The point is that I have found these teachings, in the form of websites, Dhamma talks and videos, interactions with monks and laymen to be incredibly accessible and that makes it easy to separate the mountain of "wise sayings" from the core philosophy, which is what interests me really.

In Buddhism, the Theravada tradition, previously known as the Hinayana school, is prevalent in South-East Asia where I currently reside. I won't get into the differences between the various schools but this particular tradition is the oldest and the truest to the original Buddhist teachings, without, if I may say, getting all Zen about it.

The tradition, which is characterized by its emphasis on meditation and no-nonsense teachings, has found its greatest exponents in Thailand, Sri Lanka and Burma and is practiced in South-East Asia. When reading about the Thai way of practice, I came across the "Forest Tradition" in Thailand whose most famous teacher worldwide is a monk known as Ajahn Chah. In Thai, Ajahn means teacher.

Ajahn Chah is credited with the spread of Theravada Buddhism in the West and indeed, one of his disciples, an ex-quantum physicist born as Peter Betts but now known as Ajahn Brahm, is possibly the most well known monk, apart from the Dalai Lama. Ajahn Chah inspires me. I don't know what he inspires me to do exactly, but his books and even his photograph fill me with a kind of peace that is tough to explain.

Ajahn Chah was born in 1918, a year after Nana. He died in 1992, 4 years after Nana suffered a stroke.

My two heroes were contemporaries.
Ajahn Chah is widely considered to be an "Arahant"-a man who attained Nirvana (equivalent to the Buddha). His funeral was attended by over a million people, including the King of Thailand.

Nana was in a coma for seven days. He died on the 7th December 1988 and I recall the precise moment very well. The Buddhist monks, who were there throughout, said that it took that amount of time for his soul to reach nirvana, an incredibly touching (if totally "Un-Buddhist")  thing to say.

Nana was cremated as per Hindu tradition and his ashes taken to Varanasi. He was also given a full Buddhist funeral in appreciation of all that he did for the Buddhist movement he was involved in, a very rare honour.

25 years later, Nana still resonates as the kindest, gentlest, most helpful man Patna once knew.

I use Ajahn Chah and Nana as my guides now. It seems contrived to try to link these two figures in some way but both make me want to become a better person and a better doctor.

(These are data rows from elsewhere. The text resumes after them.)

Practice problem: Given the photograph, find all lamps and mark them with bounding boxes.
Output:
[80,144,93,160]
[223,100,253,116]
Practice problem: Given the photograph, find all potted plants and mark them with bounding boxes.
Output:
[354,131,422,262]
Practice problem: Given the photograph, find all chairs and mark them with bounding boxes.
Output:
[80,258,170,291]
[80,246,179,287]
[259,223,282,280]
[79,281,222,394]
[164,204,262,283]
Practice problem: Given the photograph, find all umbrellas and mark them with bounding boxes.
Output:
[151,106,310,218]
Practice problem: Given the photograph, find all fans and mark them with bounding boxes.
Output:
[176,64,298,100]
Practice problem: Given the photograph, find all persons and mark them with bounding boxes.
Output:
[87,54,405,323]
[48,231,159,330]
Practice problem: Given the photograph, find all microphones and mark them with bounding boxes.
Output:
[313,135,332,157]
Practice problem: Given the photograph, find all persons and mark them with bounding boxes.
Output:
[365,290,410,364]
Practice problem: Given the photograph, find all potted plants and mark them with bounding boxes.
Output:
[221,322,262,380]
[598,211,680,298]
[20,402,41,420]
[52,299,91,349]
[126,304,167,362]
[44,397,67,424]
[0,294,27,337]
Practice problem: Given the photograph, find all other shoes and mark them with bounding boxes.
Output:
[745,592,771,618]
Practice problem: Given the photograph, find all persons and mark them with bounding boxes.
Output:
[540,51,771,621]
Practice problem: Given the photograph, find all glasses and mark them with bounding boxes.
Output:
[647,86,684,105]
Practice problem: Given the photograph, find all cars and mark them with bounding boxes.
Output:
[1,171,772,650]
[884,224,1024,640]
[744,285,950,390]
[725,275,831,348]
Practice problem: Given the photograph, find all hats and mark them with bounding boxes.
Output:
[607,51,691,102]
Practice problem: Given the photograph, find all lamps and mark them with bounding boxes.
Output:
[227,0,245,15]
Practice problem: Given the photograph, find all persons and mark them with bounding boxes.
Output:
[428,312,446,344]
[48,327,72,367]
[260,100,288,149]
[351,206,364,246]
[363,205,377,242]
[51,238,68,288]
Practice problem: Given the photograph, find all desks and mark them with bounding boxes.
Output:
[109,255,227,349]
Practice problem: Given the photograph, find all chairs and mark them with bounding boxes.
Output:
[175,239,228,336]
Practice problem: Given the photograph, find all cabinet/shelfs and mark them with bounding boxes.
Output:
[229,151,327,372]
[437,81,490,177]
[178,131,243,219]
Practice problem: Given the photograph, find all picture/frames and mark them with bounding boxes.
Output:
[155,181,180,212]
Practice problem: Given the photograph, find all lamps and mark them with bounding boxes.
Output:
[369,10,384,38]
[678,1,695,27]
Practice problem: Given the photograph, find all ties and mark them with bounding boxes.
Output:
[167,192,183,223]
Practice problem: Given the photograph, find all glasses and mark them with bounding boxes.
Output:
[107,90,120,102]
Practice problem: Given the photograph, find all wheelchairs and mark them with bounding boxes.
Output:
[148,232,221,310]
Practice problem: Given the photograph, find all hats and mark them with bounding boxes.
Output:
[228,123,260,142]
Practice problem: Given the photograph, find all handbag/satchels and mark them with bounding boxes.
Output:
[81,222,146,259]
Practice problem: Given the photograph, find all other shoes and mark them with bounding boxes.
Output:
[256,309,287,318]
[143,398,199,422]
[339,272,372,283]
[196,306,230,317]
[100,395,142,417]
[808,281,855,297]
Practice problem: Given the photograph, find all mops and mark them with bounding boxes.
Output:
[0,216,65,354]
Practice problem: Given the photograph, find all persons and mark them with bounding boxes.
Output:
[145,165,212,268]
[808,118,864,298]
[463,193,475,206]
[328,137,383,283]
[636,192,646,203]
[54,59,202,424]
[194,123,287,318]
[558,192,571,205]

There is however, another connection between the two idols of my life-a connection that is discernible only to me, personal as it is.

When I see Ajahn Chah in a photograph or in my mind, walking, smiling, meditating-anything at all, the image blurs and I see Nana in him. When I picture Nana in Patna, I see Ajahn Chah.

This is not contrived. It is a simple, obvious fact. And it is the highest compliment I can pay to both men.

Obviously, I never met Ajahn Chah. I feel fortunate, though, that I spent whatever time I could with Nana.